What is well-doing in this age? Well-doing in this age is believing on the name of the Son of God. "What must we do, that we may work the works of God? Jesus answered and said unto them, "This is the work of God, that ye believe on him whom he hath sent" (John 6:28-29). Now if you want to do well in God's sight in this age, believe on the Son of God. That is well-doing.
When the end comes and God judges men, He is going to judge them by their life attitude, their heart attitude toward the truth in the age in which they lived. This is a general principle which is not confined to one dispensation at all, but is applicable down through the ages.

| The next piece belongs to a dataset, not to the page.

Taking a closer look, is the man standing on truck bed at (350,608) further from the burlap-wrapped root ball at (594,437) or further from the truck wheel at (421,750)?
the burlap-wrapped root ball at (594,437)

When God reveals a certain truth in a certain age, there are two classes that emerge. One class is obedient to the truth, and the other is rebellious. For them that rebel there shall be "wrath and indignation" from God's side (v. 8); "tribulation and anguish" on man's side (v. 9). This will be true for "the Jew first, and also the Greek." That is an awful priority, isn't it? Did you ever think of it? What was the Jew morally? He said, "I am first." and he was first, too. But in a larger sense than he ever dreamed of! For if God would render to him first from the standpoint of righteousness, He would also render to him first from the standpoint of responsibility. Revelation of truth determines priority in the mind of God. On the positive side the principle of judgment follows the same order (v. 10).